> STATED PROBLEM
In the records below, find the line containing "How much space", then extract that line and all subsequent lines exactly, leaving out everything else.

[Questions about scene geometry]
## Start
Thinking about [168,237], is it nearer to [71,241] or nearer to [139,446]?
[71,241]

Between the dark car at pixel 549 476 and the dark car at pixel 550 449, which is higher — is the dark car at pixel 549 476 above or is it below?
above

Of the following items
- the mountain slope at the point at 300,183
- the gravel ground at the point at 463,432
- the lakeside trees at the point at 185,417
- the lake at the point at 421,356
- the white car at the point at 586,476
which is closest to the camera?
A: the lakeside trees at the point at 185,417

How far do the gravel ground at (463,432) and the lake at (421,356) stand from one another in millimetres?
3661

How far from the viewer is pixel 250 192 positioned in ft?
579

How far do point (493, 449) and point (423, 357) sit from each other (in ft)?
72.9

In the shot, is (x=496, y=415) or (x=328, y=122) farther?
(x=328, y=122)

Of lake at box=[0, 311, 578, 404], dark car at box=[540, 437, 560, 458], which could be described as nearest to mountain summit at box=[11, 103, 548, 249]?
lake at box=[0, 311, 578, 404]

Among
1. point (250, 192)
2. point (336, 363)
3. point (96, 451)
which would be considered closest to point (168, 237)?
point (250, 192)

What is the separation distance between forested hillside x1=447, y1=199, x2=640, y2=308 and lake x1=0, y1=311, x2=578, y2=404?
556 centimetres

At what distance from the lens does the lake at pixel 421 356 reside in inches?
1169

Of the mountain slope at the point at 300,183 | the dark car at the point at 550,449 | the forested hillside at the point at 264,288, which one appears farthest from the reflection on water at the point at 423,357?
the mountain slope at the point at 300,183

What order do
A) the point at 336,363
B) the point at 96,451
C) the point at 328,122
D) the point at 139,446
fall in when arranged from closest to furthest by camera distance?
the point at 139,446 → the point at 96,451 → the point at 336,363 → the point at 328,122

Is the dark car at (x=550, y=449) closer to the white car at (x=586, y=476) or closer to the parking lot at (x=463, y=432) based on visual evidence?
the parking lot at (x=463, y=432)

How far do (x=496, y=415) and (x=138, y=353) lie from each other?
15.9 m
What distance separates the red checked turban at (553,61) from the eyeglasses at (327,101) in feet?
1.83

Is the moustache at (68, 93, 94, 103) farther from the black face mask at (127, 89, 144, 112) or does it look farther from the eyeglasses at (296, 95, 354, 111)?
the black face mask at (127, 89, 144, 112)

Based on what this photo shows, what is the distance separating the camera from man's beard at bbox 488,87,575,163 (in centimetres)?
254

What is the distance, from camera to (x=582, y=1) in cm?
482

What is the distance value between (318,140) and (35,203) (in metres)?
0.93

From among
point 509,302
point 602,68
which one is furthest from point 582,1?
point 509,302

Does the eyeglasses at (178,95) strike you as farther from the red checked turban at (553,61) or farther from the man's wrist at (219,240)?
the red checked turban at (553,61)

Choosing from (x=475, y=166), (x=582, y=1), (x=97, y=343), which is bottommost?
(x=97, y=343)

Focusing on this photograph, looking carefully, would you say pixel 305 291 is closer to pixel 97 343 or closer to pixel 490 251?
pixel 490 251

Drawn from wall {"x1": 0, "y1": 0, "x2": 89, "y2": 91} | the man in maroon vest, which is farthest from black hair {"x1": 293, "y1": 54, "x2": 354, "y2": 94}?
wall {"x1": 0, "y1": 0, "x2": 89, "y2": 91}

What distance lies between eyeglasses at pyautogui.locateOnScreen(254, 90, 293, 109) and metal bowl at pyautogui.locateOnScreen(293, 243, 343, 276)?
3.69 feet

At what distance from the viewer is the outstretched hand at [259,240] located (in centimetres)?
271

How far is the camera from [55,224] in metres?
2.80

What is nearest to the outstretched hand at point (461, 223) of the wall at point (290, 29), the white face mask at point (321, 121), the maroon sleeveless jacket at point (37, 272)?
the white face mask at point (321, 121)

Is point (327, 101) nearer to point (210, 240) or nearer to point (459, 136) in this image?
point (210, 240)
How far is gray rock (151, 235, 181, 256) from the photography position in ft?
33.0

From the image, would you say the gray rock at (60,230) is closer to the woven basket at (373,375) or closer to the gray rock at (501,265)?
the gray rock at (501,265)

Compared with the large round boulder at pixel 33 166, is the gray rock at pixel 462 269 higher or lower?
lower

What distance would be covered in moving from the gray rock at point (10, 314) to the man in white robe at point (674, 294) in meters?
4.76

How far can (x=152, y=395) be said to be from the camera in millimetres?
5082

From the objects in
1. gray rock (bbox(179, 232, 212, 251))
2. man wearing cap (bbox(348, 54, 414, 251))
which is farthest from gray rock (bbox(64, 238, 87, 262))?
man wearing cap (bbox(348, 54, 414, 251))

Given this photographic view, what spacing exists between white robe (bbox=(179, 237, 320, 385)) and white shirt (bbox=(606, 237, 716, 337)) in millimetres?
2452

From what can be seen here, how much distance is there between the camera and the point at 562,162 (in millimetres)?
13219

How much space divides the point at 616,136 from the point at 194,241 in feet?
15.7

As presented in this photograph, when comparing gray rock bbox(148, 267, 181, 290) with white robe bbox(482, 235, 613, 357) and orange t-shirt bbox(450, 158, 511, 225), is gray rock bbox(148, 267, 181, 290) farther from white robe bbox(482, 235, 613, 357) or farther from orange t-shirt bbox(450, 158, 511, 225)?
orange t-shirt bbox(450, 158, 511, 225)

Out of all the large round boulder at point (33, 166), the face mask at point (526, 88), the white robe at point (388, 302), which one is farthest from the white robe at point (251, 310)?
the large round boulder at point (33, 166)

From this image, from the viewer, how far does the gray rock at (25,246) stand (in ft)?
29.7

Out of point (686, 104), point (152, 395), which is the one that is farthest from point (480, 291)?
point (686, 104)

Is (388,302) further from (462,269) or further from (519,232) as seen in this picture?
## End
> TASK SOLUTION
How much space divides the point at 616,136 from the point at 194,241 in feet?
15.7

As presented in this photograph, when comparing gray rock bbox(148, 267, 181, 290) with white robe bbox(482, 235, 613, 357) and orange t-shirt bbox(450, 158, 511, 225), is gray rock bbox(148, 267, 181, 290) farther from white robe bbox(482, 235, 613, 357) or farther from orange t-shirt bbox(450, 158, 511, 225)?
orange t-shirt bbox(450, 158, 511, 225)

Out of all the large round boulder at point (33, 166), the face mask at point (526, 88), the white robe at point (388, 302), which one is farthest from the white robe at point (251, 310)?
the large round boulder at point (33, 166)

From this image, from the viewer, how far does the gray rock at (25,246) stand (in ft)?
29.7

Out of point (686, 104), point (152, 395), which is the one that is farthest from point (480, 291)?
point (686, 104)

Is (388,302) further from (462,269) or further from (519,232) as seen in this picture?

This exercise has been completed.